Merging NBER and IPUMS CPS for multiyear datasets


I have read on this User Forum that IPUMS CPS does not have household or person unique identifiers that can be used to merge IPUMS CPS data to NBER CPS data. However because IPUMS and NBER data are sorted the same upon download, I can do a sequential merge as described here.

However, the sequential merge will only work if I’m merging one year to one year of March ASEC data, correct? For example, I cannot download 5 years of March data (say 2009-2013) from IPUMS and then expect that to be able to sequentially merge with NBER data over the same time period. If I want to do this sort of thing, then would be the process be something like this?:

  1. Download and sequentially merge single year ASEC data from NBER and IPUMS CPS for each of the five years.

  2. Create unique IDs for each person record by concatenating YEAR and some other variables (do you have a recommendation for these variables?)

  3. Append the five merged IPUMS/NBER datasets together to get a final 5-year dataset with both NBER and IPUMS variables.

> **Short task**:
Transcribe everything in the forum post on merging NBER and IPUMS CPS data from "I have read" down to "as described here.".

> **Information provided**:
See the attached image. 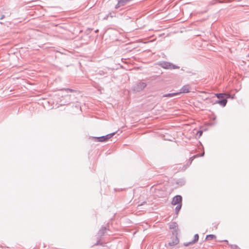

> **In response**:
I have read on this User Forum that IPUMS CPS does not have household or person unique identifiers that can be used to merge IPUMS CPS data to NBER CPS data. However because IPUMS and NBER data are sorted the same upon download, I can do a sequential merge as described here.